EXERCISE BRIEF.
Locate the line that contains "Spatially in this", then copy it and all later lines of the data below exactly, through the last one.

SUPPLIED RECORDS.

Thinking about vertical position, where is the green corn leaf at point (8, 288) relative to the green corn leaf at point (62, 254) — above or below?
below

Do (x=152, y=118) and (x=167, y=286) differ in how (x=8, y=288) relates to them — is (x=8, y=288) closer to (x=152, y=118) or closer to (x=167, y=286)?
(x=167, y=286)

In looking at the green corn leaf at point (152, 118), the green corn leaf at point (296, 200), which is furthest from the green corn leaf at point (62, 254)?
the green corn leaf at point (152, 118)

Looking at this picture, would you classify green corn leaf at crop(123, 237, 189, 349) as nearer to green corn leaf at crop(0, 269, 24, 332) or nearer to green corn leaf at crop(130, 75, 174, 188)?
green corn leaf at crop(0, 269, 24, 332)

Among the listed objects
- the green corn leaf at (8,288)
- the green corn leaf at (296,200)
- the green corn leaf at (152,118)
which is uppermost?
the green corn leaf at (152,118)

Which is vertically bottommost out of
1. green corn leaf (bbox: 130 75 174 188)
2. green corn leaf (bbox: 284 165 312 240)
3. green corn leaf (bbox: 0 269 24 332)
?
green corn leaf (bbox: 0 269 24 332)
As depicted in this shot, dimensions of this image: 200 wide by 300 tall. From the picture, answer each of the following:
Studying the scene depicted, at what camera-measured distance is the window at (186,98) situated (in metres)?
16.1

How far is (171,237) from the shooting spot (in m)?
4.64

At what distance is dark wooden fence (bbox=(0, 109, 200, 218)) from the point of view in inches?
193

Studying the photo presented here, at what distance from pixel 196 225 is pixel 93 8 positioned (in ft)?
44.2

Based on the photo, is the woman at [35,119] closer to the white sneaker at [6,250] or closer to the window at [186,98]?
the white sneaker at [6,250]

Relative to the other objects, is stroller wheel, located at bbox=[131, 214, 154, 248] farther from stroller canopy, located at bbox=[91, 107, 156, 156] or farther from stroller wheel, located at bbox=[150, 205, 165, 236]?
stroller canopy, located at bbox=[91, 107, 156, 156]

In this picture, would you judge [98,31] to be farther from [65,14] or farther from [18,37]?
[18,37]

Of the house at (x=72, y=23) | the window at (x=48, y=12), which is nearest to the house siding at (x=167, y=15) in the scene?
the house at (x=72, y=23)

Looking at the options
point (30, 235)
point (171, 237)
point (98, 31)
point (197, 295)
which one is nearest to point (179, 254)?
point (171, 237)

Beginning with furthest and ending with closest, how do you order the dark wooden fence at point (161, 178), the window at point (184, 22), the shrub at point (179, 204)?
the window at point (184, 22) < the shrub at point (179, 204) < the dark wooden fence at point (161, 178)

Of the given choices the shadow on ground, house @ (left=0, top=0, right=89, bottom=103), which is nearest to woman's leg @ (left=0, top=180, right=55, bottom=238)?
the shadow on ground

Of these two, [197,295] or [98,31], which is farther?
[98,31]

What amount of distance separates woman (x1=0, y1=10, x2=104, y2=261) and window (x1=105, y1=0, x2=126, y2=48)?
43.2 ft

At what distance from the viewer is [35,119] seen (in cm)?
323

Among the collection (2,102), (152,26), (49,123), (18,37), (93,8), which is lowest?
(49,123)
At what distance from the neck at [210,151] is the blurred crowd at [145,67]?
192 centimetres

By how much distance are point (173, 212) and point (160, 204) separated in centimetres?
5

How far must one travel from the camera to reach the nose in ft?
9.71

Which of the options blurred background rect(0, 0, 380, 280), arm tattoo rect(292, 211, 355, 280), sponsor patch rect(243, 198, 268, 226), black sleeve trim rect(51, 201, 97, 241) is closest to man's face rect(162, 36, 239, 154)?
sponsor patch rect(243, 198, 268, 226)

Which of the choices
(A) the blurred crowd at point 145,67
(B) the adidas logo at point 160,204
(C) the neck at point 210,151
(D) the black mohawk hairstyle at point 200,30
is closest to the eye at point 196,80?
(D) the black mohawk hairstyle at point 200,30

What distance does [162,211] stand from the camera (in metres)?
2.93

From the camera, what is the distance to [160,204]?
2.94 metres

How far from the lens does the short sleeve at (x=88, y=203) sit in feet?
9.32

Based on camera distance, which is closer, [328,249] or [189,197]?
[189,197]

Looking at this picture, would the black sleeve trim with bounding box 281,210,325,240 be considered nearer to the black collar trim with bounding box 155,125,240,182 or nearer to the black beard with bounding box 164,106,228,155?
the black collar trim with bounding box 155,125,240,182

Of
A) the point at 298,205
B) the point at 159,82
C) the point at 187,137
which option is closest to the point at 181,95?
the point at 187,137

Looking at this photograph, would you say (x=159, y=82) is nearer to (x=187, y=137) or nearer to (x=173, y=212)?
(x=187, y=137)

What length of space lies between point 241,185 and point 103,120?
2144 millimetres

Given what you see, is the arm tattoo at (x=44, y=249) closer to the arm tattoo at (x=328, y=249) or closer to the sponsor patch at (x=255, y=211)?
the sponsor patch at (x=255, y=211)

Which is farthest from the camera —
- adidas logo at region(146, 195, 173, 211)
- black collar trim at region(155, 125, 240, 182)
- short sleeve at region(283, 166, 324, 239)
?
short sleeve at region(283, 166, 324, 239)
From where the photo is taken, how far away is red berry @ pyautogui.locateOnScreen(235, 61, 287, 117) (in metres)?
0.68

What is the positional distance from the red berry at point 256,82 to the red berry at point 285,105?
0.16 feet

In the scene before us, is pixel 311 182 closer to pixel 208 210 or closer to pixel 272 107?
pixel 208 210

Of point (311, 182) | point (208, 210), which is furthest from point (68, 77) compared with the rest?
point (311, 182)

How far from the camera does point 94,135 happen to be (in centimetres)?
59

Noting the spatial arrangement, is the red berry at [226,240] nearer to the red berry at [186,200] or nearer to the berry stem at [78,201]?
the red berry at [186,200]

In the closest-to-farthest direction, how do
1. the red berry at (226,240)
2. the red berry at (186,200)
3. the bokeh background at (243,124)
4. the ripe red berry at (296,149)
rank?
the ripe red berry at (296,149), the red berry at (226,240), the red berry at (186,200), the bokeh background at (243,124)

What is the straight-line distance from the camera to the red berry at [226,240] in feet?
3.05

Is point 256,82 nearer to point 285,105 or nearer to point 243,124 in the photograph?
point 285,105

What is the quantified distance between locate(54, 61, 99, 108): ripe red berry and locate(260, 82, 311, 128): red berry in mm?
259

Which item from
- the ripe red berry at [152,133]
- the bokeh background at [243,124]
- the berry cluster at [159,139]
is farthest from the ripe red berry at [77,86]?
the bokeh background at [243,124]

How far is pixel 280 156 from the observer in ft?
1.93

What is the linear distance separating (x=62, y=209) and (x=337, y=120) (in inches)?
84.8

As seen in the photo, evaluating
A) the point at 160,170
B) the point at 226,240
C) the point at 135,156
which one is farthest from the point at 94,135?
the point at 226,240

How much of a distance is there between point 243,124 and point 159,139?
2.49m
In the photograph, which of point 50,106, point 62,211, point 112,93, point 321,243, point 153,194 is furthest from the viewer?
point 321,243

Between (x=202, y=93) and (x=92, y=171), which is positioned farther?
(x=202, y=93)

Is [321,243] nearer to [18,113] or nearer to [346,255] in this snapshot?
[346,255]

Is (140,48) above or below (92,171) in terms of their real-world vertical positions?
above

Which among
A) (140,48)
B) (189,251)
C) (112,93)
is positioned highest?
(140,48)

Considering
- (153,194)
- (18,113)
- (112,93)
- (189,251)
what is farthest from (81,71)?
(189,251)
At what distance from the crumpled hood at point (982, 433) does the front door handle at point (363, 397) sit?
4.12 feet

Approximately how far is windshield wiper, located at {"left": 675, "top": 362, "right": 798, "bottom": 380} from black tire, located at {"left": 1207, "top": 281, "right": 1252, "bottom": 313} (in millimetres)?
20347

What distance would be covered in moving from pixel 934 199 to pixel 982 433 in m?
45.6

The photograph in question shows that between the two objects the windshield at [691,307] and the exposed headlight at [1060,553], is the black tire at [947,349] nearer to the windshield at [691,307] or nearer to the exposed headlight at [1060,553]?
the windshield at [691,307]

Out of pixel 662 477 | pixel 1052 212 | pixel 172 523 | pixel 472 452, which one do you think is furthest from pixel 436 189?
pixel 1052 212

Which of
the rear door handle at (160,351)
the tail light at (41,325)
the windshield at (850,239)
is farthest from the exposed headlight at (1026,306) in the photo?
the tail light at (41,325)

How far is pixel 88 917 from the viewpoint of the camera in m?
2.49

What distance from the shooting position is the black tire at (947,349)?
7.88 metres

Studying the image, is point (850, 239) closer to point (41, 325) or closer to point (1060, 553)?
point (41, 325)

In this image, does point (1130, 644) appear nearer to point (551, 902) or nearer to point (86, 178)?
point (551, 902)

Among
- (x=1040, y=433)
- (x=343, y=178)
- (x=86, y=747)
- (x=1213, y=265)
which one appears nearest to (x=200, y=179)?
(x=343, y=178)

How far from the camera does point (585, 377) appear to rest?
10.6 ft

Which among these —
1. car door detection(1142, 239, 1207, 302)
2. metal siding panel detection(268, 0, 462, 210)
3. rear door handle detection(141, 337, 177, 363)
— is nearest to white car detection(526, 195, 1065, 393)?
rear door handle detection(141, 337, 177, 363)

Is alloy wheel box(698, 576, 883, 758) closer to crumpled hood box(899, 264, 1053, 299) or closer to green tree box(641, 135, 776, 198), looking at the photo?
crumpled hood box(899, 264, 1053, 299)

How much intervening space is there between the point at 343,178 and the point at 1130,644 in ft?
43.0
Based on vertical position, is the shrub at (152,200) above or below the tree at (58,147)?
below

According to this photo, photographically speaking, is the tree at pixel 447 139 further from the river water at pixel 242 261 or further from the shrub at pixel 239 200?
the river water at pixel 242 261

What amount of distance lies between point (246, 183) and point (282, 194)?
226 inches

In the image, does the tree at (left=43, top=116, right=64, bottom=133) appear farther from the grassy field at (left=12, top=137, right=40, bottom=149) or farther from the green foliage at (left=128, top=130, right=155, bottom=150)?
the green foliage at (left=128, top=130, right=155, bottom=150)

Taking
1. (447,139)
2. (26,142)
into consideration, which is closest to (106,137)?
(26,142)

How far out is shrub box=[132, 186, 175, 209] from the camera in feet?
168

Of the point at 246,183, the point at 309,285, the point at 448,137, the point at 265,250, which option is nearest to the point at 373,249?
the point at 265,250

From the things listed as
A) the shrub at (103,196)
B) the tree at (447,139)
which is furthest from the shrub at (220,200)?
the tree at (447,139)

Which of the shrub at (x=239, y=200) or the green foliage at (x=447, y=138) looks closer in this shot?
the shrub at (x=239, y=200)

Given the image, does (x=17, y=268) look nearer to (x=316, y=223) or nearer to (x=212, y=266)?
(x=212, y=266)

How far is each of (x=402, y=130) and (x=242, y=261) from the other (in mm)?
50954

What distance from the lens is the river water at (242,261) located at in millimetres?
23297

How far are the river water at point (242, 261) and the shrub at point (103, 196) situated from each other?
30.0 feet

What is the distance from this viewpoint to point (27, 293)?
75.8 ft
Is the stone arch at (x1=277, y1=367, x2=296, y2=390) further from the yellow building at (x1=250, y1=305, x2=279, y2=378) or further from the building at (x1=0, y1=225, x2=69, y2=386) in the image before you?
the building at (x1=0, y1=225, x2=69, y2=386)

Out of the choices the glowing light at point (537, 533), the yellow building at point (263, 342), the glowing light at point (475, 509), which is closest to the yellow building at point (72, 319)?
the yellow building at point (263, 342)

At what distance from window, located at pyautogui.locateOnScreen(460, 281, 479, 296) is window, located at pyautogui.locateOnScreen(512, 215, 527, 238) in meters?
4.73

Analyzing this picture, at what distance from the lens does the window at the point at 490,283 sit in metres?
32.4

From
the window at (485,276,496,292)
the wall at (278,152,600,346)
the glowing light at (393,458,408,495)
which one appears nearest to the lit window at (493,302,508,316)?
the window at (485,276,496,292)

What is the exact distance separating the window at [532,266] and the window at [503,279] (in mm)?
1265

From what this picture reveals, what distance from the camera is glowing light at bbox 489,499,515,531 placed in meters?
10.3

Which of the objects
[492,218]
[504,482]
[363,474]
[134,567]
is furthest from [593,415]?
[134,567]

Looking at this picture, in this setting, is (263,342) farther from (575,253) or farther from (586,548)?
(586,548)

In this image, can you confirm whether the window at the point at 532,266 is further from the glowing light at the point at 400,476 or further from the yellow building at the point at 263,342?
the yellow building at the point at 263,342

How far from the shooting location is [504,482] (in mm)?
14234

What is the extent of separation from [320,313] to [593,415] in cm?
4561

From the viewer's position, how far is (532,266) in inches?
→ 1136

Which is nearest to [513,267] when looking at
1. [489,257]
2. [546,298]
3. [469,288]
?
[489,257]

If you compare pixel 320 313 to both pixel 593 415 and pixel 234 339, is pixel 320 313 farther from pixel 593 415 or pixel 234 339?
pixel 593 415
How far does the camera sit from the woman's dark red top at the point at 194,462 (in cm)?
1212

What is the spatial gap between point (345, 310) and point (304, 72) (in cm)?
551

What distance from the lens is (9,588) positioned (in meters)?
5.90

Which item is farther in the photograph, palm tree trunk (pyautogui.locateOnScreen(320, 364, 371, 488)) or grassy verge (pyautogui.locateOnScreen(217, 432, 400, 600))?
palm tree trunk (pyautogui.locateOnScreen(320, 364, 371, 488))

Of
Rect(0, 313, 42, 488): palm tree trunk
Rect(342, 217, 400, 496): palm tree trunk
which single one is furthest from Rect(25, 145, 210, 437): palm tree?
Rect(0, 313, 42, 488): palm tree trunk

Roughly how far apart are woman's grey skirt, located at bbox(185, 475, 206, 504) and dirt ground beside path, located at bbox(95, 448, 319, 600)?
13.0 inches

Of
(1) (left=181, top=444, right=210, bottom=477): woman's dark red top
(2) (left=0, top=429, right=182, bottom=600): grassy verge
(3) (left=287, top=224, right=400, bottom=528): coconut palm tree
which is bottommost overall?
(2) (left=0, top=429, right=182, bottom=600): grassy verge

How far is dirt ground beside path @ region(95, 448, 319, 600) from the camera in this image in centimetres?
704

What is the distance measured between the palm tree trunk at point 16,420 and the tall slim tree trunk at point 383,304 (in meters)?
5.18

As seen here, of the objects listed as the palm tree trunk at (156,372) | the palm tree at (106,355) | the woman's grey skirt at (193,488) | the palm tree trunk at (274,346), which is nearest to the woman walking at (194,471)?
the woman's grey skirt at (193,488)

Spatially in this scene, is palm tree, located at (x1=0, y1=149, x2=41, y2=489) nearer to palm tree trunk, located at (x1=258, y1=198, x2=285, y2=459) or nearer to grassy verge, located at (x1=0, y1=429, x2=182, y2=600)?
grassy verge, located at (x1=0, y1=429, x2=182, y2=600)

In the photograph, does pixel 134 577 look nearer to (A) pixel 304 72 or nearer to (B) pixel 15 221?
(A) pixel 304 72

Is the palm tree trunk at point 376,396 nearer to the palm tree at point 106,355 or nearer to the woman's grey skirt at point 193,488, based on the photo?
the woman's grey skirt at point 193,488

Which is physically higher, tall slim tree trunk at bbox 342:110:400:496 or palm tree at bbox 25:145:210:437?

WRITTEN SOLUTION.
Spatially in this scene, is palm tree, located at (x1=0, y1=149, x2=41, y2=489) nearer to palm tree trunk, located at (x1=258, y1=198, x2=285, y2=459) or nearer to grassy verge, located at (x1=0, y1=429, x2=182, y2=600)?
grassy verge, located at (x1=0, y1=429, x2=182, y2=600)

In the photograph, does pixel 134 577 look nearer to (A) pixel 304 72 or nearer to (B) pixel 15 221?
(A) pixel 304 72

Is the palm tree trunk at point 376,396 nearer to the palm tree at point 106,355 or nearer to the woman's grey skirt at point 193,488, based on the photo?
the woman's grey skirt at point 193,488

Which is physically higher, tall slim tree trunk at bbox 342:110:400:496 or palm tree at bbox 25:145:210:437?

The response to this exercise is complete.